Uscita per cena in un paese vicino a Siena.
Purtroppo la figlia Carlotta è qualche giorno che non sta bene. Non si capisce se sia influenza o un COVID leggero. Ha cercato di stare distante da me, ma ieri mi erano venuti un po’ di stanchezza e mal di testa, così sono andata in farmacia e ho preso un’aspirina, della serie: non si sa mai. Infatti mi sono sentita molto meglio più tardi.
Quindi siamo andati solo in quattro, prima a Monteriggioni, che è un borgo arroccato in cima a una collina, ormai quasi solo per turisti, con ristoranti e prezzi molto alti, ma non così tanto rispetto a Milano.

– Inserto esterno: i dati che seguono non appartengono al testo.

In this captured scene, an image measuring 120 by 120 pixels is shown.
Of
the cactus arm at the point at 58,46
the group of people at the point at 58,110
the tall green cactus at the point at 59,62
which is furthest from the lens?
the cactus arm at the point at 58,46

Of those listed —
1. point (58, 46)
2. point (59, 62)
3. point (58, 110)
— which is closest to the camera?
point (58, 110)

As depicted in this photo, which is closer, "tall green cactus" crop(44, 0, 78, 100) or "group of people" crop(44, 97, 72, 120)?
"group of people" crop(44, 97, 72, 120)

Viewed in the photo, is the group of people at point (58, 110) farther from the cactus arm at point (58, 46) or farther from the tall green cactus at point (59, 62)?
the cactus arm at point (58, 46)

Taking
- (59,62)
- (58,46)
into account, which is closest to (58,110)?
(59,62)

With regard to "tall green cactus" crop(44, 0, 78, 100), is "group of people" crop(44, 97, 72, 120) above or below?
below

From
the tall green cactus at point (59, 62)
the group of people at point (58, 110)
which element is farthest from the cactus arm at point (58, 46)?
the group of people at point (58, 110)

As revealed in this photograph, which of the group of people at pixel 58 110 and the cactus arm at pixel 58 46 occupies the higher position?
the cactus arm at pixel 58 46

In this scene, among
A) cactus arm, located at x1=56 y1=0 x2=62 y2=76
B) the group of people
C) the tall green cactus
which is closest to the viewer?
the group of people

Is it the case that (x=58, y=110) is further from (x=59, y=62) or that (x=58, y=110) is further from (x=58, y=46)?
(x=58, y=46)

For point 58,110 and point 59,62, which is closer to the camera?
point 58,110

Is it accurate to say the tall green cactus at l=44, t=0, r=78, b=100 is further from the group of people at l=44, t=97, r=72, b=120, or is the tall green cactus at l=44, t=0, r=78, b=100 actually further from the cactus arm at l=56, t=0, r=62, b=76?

Io non ci salivo da trent’anni e anche loro da parecchio. Addirittura mamma Loriana non sa neanche bene quanto tempo sia passato dall’ultima volta.
Ho indossato il vestito che ho acquistato nella mattina e mi sta davvero bene. E’ difficile trovare abiti adeguati con le mie spalle ampie, ma questo sembra fatto apposta per me. Sentirmi bella è una cosa che non mi capita spesso.

Alessandra C.”Il tuo sguardo parla da solo! Goditi questa felicità perché te la meriti.”
È molto in salita e, anche se abbiamo parcheggiato abbastanza in alto, c’è stato un piccolo tratto da fare a piedi. Loriana ha 87 anni ed è stato bello vedere Simona camminare a braccetto con lei. Mi ha ricordato quando esco con mia mamma e la tengo per mano.
Siamo poi scese dalla collina per andare al ristorante a Strove, dove avevamo prenotato. Cibo buono e prezzi onesti. Non è uno di quei posti dove dici: ah, ho mangiato qualcosa di speciale, però nel menù c’erano un po’ di cose interessanti.
Avevo scelto dei ravioli con spinaci e mozzarella di bufala, solo che avevano finito gli spinaci. Volevo ripiegare su un’altra pasta non impegnativa, esaurita anche quella, e così alla fine mi sono toccate le tagliatelle al ragù di cinghiale. Molto buone, grandi quantità e poi difficoltà durante la notte a dormire per digerirle.
L’alternativa erano hamburger, carni varie e qualcosa di pesce, che hanno preso gli altri. Il pesce, però, lo mangio molto buono quando vado al mare dai miei genitori e qui io voglio approfittarne per le specialità senesi, che sono molto carnivore.
Abbiamo anche preso due taglieri di affettati e formaggi e io ero già piena. Per fortuna hanno ritardato il servizio, così ho avuto modo di fare spazio per le tagliatelle.
La serata ovviamente è passata con qualche pronome sbagliato ogni tanto, ma ci sta e non mi crea più nessun problema. L’unica cosa curiosa è stata quando sono arrivati i due decaffeinati e il mio caffè. Simona ha detto: «I due alle signore». Anch’io sono una signora, ma va bene. Forse, parlando di ricordi e del passato, a un certo punto è tornato qualche automatismo. Probabilmente anche il mio tono di voce è calato e non era più così femminile.
Sicuramente ho terminato i miei coming out con le persone che mi conoscevano da prima.
Non so se sto diventando vecchia, se sono più attenta alla mia alimentazione e ai tre chili che devo perdere, ma queste mangiate non mi danno più la soddisfazione di un tempo. La convivialità mi piace molto, però le porzioni sono sempre troppe.
Simplified Summary
Carlotta non stava bene, forse influenza o un COVID leggero, e anch’io ho avuto un po’ di stanchezza e mal di testa, risolti con un’aspirina. Siamo andate in quattro a Monteriggioni, dove non tornavo da trent’anni, e mi ha fatto tenerezza vedere Simona a braccetto con mamma Loriana, proprio come faccio io con mia mamma. Poi siamo scese a Strove per cena e, dopo due piatti che avevo scelto ma erano finiti, mi sono toccate delle abbondanti tagliatelle al ragù di cinghiale, buonissime ma difficili da digerire. Qualche pronome sbagliato durante la serata, qualche automatismo legato ai ricordi del passato, ma ormai non mi crea più problemi e credo di aver concluso definitivamente i miei coming out. Forse sto diventando vecchia o semplicemente più attenta a quello che mangio: adoro ancora la convivialità, ma queste grandi mangiate non mi danno più la soddisfazione di una volta.